Hello friends. Sorry it has been so long.
I just finished watching American Experience on KQED. You may recall from previous posts that I am a big fan of public media, though I watch PBS infrequently. Much more of a public radio person.
But tonight's episode is the final one of "A House Divided," about Lincoln's final 6 months of life. The passage of the 13th Amendment. The end of the Civil War. And then, merely four days later, assassination. Horrible. I cried, which should come as no great shock to those who know me.
Lincoln was a great president. One of character, deep abiding principle, and tenacity. He fought for what he believed in. He managed incredible division across the country during our most trying time. And he fundamentally changed our country for the better.
President Obama is a big fan of Lincoln, and I would love to say that his legacy will be viewed in future years as similarly transformative. Since those are huge shoes to fill, I would have settled for a progressive legacy at least. But based on what happened over the past few weeks, I just cannot see myself in years hence looking back on his presidency with anything but disappointment and dismay.
Of course, I'm thinking now about today's debt ceiling vote and the travesty I feel that it is. Spending cuts to hurt many if not most, tax increases for none, not even for those who can afford it. So much for sharing the pain and the social compact. I'm told they spared food stamps from the chopping block. I suppose I should be thankful for that, though that is setting the bar really, really low. And God only knows what else will be cut in the coming months.

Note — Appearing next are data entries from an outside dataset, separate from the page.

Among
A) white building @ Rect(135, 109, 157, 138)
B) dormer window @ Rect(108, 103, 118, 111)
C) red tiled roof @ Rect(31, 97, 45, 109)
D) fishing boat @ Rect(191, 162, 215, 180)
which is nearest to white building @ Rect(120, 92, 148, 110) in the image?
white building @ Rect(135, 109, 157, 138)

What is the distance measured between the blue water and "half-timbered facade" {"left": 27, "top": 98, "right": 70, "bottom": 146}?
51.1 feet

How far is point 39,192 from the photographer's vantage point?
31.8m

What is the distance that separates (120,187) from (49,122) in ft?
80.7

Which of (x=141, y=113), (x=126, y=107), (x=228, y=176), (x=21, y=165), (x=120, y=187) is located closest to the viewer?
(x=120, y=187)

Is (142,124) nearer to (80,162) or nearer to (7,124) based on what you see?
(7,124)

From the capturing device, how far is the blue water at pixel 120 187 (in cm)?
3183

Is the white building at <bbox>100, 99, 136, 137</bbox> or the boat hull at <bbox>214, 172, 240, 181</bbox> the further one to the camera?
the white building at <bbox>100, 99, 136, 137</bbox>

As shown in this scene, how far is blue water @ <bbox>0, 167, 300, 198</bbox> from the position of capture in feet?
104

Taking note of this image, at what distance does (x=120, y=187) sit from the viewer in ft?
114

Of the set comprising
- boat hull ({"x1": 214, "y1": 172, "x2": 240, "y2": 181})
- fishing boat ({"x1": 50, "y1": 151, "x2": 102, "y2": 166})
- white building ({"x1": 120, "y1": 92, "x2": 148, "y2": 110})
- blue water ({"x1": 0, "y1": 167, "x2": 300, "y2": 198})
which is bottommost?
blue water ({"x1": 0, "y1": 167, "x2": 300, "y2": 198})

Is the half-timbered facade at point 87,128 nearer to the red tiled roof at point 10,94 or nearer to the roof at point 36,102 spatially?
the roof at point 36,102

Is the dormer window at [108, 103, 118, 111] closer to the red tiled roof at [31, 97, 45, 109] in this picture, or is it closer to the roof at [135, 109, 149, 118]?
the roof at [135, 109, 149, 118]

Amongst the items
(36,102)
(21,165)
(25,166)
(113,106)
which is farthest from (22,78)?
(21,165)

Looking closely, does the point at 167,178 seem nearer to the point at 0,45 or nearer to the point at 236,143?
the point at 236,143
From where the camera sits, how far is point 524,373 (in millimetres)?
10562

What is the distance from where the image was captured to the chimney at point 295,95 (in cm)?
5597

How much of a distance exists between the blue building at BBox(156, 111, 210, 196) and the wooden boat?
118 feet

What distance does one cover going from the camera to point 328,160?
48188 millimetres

Maybe this can still be salvaged from the depths before it's all over, but I have my doubts, because I feel that our politicians, particularly the Democrats, lack those qualities attributed to Lincoln. Principle. Responsibility. Courage. The only people who stood up for anything, misguided and wrong that they are, were those super conservative "Tea Party" Republicans. They have successfully led their constituents down the primrose path towards what I (along with Paul Krugman, someone far more qualified) fear will be further economic disaster, and at the end, middle class America will be sacrificed on the altar of big business.
Throughout all this, Democrats stood for very little. They were the party of "No, please, no..." and never made a case for themselves and their viewpoint. They rolled over. President Obama asked us to tweet our disapproval to Congress. How's that for leadership?
So tonight, I am left feeling that people I thought cared about what I care about are pathetic and spineless and are undeserving of my political devotion. They didn't try hard enough to convince people that they were right. And so, we will have to deal with the consequences of truly misguided policy that will result in a wider gap between rich and poor for years and years to come.
America's house is divided. But unlike in 1865, we do not have a President who will stand up and do what is right. It is a sad, sad day, not only for progressives, but for everyone.